**Passage to read**
•••

They called the restaurant where Rachel picked up waitress shifts while in town. That call turned out be a cruel twist of fate.
"When I called, I said 'Is Rachel working there tonight?' And they said yeah. Well, I didn't know that that wasn't my Rachel. It was a different Rachel. There were two Rachels," said Janet Cooke. "So I lost time there."
By the time police did get serious, it was too late. Rachel Cooke's perplexing case went into an investigative deep freeze.
But former sheriff Maspero fiercely defends his record, telling Crime Watch Daily affiliate KXAN-TV in 2011: "I brought in the finest people I could think of, the Rangers, FBI, APD [Austin Police]. We went beyond the scope of what was called for, and I'm disappointed Rachel's case is still unsolved."
Maspero was forced out of office while being investigated for serious misconduct including allegations of sexual harassment in the workplace, crawling on the floor of a men's club barking like a dog then biting a dancer, and indecent exposure. Maspero died in 2014.
Sheriff Robert Chody has marshaled an army of veteran retired homicide detectives to start from scratch. Chody ordered new searches and is plowing through a staggering number of leads, new and old.
"We've had over 1,700 tips," said Sgt. Brinkmann. "We are still receiving tips today. We've probably had 30 or 40 in the last few months, so we're trying to track down every single lead."
How many persons of interest do they have in this case?
"Well over a hundred," said Sgt. Brinkmann.
It's not like Sheriff Chody needs the money or the pressure of solving difficult cold cases. One way Chody is unlike any sheriff in the country is he really did win the lottery.
"My wife won the lottery, but I get to partake in that part of it," said Chody.
In fact, $85 million worth of partaking. But for Sheriff Chody, justice for Rachel Cooke's family is far more worth its weight in gold -- and for Chody it's personal.
"I grew up in a domestic violent home," said Chody. "It was a police officer that literally saved the day for me and my family, and after that event, I had this drive and desire to serve in law enforcement."
Now Sgt. Chody and his team have got to make up for lost time.
Rachel Cooke's unsolved mystery is tainted by accusations of past shoddy police work.
"I want to know what happened. I want to bring my baby home and I'm not gonna quit," said Rachel's mother Janet.
Newly minted Sheriff Robert Chody is starting from scratch with a staggering list of 100 persons of interest. In essence, they are re-interviewing all of the people who were interviewed the first time.
"We were trying to," said Sheriff Chody. "There's some people who don't want to speak anymore for whatever reason, family members included."
So, are family members on that list? Remember, disgraced former sheriff John Maspero wouldn't allow the Cookes to be questioned.
"Maspero knew that nobody in my family or myself would have done it. We knew each other, you know, for years. From kids' kindergarten on up," said Janet.
But later, during the course of the investigation there was an intriguing event involving Rachel's father Robert. Remember, at the time of Rachel's disappearance he was planning to leave work early to take his daughter shopping. When Robert Cooke did eventually take a polygraph, it didn't go well."

•••

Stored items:
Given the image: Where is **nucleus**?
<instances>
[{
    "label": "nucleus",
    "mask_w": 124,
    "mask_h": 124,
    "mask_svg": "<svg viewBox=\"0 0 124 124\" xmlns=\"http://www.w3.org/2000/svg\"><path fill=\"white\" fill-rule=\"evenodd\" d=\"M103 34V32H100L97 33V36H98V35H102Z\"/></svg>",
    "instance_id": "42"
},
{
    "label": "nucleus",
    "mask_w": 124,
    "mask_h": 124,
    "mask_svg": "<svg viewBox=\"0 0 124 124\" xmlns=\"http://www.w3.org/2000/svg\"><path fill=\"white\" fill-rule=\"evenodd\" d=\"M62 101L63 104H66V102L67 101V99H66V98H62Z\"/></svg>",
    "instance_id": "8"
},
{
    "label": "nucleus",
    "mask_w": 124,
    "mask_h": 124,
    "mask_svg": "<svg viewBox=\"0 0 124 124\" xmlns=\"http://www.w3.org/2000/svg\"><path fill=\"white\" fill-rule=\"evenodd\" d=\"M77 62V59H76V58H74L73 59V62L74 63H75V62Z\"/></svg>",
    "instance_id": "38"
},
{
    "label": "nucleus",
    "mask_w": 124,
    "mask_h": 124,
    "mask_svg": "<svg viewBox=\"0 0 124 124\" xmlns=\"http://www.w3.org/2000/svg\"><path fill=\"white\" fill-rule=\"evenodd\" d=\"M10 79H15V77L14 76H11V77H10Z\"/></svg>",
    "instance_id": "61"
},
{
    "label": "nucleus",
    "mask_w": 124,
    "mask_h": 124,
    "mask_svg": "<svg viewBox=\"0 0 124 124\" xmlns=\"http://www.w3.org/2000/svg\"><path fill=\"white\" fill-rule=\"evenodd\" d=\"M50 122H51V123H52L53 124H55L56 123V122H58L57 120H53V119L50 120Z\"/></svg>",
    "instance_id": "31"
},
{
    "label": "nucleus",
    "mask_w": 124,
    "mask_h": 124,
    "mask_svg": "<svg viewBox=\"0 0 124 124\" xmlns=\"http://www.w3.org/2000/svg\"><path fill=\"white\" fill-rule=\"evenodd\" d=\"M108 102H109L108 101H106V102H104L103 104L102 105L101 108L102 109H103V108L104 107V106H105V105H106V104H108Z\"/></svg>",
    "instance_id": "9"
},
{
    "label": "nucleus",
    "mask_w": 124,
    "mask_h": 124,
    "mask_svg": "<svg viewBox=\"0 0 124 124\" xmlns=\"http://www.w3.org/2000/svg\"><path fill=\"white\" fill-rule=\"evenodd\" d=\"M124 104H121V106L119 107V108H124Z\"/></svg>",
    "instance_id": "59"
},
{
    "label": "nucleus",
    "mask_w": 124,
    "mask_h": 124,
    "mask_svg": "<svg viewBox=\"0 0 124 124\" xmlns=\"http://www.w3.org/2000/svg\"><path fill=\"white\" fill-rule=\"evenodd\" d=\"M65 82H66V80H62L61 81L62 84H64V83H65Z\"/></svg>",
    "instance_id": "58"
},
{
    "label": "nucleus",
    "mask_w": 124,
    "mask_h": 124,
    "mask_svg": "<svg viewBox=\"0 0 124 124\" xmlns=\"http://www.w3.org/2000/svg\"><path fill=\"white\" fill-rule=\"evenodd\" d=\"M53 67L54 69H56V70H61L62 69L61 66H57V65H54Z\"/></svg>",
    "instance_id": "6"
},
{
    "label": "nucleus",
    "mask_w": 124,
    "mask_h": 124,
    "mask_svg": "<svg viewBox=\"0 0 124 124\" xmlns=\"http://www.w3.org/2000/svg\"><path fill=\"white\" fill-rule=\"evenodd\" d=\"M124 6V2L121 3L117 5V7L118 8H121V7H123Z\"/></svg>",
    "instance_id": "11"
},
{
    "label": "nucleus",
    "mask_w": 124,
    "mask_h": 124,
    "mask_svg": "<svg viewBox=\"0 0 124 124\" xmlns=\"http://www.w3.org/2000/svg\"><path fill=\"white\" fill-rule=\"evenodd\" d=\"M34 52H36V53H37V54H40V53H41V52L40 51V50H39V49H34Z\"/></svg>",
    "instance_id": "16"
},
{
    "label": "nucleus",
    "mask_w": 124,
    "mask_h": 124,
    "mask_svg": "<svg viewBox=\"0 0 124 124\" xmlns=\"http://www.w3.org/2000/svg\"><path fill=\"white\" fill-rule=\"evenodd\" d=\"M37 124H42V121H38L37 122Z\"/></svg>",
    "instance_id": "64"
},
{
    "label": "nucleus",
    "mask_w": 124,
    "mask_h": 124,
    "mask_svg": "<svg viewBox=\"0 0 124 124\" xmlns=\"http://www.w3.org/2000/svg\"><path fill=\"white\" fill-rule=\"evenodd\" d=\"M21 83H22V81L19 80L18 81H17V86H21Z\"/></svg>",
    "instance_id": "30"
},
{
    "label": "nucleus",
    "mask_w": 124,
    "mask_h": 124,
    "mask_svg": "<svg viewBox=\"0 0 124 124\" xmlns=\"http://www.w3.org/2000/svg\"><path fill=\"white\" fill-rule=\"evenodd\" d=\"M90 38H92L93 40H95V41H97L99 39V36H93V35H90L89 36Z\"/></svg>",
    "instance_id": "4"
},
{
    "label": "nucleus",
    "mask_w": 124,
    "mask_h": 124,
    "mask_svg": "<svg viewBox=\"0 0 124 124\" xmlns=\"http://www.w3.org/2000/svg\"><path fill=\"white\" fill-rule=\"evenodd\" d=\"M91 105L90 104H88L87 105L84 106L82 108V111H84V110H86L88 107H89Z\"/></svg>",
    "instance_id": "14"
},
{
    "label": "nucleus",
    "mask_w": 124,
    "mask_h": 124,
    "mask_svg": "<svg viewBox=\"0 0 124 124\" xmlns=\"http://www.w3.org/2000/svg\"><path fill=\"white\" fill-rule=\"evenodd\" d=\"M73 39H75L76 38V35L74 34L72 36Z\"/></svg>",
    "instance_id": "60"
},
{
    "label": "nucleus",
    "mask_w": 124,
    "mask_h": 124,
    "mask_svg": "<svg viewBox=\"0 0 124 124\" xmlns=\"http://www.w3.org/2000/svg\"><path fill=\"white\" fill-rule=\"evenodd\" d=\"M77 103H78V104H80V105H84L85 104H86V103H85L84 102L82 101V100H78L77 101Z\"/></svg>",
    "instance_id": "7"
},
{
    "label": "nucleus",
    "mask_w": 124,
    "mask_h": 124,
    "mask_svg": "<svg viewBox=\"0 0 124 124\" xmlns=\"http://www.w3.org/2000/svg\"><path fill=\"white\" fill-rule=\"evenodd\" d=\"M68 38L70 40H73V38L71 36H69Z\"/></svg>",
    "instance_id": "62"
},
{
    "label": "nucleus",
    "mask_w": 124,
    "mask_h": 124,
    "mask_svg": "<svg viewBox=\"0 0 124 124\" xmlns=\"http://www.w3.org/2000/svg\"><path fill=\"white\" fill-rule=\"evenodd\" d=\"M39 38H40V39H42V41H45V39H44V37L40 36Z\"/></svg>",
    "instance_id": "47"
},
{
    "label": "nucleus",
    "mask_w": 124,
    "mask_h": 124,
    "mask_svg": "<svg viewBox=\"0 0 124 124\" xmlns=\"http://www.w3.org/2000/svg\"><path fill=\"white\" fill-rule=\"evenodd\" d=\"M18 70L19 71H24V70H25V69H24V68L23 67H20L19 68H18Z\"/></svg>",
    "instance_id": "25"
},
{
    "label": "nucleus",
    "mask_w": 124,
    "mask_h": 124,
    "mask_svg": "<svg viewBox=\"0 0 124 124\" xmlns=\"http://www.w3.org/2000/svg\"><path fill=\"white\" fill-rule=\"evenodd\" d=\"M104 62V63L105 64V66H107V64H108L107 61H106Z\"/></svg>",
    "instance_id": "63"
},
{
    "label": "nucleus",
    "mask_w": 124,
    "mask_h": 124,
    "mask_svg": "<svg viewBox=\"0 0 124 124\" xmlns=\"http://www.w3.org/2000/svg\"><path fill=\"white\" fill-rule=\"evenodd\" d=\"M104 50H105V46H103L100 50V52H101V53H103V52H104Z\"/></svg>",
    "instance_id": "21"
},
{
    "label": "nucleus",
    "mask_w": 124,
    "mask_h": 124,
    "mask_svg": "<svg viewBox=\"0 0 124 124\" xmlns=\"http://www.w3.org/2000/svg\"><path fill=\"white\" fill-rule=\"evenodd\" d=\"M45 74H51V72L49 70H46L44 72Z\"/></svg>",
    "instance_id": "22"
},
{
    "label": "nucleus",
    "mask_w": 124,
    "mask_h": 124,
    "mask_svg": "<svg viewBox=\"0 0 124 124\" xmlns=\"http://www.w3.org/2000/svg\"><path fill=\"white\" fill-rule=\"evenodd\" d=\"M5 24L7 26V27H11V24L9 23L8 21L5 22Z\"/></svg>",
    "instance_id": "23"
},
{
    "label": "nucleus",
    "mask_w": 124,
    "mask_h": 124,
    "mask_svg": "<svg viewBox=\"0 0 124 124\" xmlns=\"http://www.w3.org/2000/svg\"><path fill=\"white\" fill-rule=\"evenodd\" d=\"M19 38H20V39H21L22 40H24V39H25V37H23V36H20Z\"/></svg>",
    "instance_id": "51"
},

•••

**Goals**
a: Answer the following about the passage on the Rachel Cooke case:
(i) According to Sgt. Brinkmann, how many tips has the investigation received?
(ii) In what year did Maspero die?
(iii) What was Rachel's father planning to do at the time of her disappearance?
b: Condense the paragraph of the passage on the Rachel Cooke case that begins "Maspero was forced out of office" into a single shorter sentence that retains its main facts.

**Answers**
a:
(i) Over 1,700 tips.
(ii) 2014.
(iii) He was planning to leave work early to take his daughter shopping.

b: Maspero, forced out of office while under investigation for serious misconduct (alleged workplace sexual harassment, barking like a dog and biting a dancer at a men's club, and indecent exposure), died in 2014.